Gracie Abrams' third album, Daughter from Hell, is a full-blown crime scene. Across 16 songs, the US songwriter catalogues slip knots, blades, bullets, knives, more knives, ghosts, cages, drugs, car crashes, blood, burial, flaming tyres, choking, burning houses, sinking ships, drowning, more blood, bloody knees and even more knives. The title acknowledges how the 26-year-old frayed her parents' nerves as a reckless teen, part of a wider theme about working out when to blame others for her pain and when to accept responsibility. However, the dissonance between Abrams' goth-coded emotional turbulence and the music's insistent, quivering prettiness is the real uncrackable case on this bloodless record.
Influences and Sound
Abrams has had an outsized influence on pop; her early bedroom songs inspired Olivia Rodrigo to write Drivers License, which kickstarted the former Disney star's dazzlingly quick act of self-redefinition. Mostly, though, Abrams is the sum of her influences: Lorde's vocal harmonies, Phoebe Bridgers' intimacy, and Taylor Swift's tightly packed storytelling. She shares Swift's producer Aaron Dessner (of the National) and collaborator Bon Iver, whose jump-scare falsetto appears on two songs. The sound echoes Folklore's pearlescent acoustics with a whisper of stomp-clap vigour. That mix of melodrama and songs sung like secrets means Abrams' audience skews young; for anyone older, her music can feel a little starter pack.
Abrams' Own Voice
Abrams has a case of indie-girl voice so trembling it often sounds as if she's singing while standing on a body-toning vibration plate. Her lyrics don't hew to traditional repeating pop structures; she prefers to unspool a story over a few minutes, ratcheting self-aware neuroses. She is a good observer of how people hurt themselves and each other. On Good Reason, she digs into why nice guys who would bleed for you can be unappealing. On Look at My Life, she sings, 'I've been thinking through the hard stuff / Over light drugs like every night', distilling the casual nihilism of a generation who have never seen any reason to believe that the good will out. Its heady pulse eventually boils over into an ornate crescendo, as close as things get to recklessness.

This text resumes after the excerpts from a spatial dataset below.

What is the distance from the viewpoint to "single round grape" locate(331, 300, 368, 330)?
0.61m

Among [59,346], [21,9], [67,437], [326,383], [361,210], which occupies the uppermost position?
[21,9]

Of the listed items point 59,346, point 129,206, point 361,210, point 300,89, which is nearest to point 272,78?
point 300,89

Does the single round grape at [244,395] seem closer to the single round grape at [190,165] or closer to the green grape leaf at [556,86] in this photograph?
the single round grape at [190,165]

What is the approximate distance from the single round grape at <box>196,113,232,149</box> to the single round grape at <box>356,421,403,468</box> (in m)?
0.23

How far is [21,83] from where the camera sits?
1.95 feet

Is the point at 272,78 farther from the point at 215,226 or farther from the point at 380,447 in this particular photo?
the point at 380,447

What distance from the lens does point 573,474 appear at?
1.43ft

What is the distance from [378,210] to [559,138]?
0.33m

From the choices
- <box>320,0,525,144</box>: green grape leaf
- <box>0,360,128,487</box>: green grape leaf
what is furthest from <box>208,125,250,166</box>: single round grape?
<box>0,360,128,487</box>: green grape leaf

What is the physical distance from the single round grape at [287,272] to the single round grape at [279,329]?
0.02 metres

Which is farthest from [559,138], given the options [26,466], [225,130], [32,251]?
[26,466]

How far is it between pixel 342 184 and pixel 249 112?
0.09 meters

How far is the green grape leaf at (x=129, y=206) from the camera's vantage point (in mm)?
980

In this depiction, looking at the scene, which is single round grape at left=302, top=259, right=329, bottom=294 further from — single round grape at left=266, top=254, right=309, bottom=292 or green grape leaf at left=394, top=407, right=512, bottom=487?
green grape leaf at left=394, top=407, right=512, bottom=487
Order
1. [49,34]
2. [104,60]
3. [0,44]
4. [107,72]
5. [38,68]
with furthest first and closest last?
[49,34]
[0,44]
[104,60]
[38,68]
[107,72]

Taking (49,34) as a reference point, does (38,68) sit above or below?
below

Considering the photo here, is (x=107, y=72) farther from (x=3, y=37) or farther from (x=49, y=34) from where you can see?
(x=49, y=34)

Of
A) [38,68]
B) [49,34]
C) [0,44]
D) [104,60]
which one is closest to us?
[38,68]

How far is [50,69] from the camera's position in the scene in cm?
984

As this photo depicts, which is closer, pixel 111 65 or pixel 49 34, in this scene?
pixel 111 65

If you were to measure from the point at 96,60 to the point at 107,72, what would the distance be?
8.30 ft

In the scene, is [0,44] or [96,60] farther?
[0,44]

Musical Upgrades and Highlights
Daughter from Hell upgrades the synths of 2024's The Secret of Us for more filigreed orchestration. The rare moments when it kicks through the heavy decor are the best. The chorus to Broke My Heart has a swashbuckling sense of indignation; the racing Men Like You sharpens as Abrams swaps her usual close-mic'd hush for piercing recriminations. At moments, scale feels superimposed to make songs work in arenas. The Knife warrants the phone-torches-on cathartic sing along, but Good Reason is just Mazzy Star's Fade Into You coated in bland mirrorball sparkle. The title track, set only to rolling, distorted guitar, apologises to Abrams' mother and is meant to be a showstopper, but the grandeur starkly highlights the genericness of the record's centrepiece: the tribute plays like boilerplate wedding vows.
Smaller Songs and Misses
Of the smaller songs, Death Wish is most effective, with plinky sweetness underscoring lyrics about an inappropriate age-gap relationship. Otherwise, the saccharine sound chokes like a faceful of icing sugar. Humming drip-drops like rain in a puddle as Abrams whispers about her generation's short straw, a warranted sentiment but unavoidably cloying. The country lilt of What If It's Right? quickly wears thin as Abrams and guest Marcus Mumford bludgeon the title to death. The 1-2-3, 1-2-3 word emphasis in Mews lurches like sea sickness.
Missing Collaboration
The most glaring absence is Audrey Hobert, Abrams' best friend, who co-wrote six songs on The Secret of Us. Hobert has since broken out as a pop star; the separation is presumably meant to preserve their respective voices. Hobert gets just one co-writing credit here, on a springy fan favourite called Minibar. It's a less distinct version of Hobert's Bowling Alley and the second song to mention feeling weird at a party. Still, the sudden injection of pep from a stronger, instantly identifiable voice is unmistakable. Three albums in, you'd still struggle to pick Abrams out of a police lineup.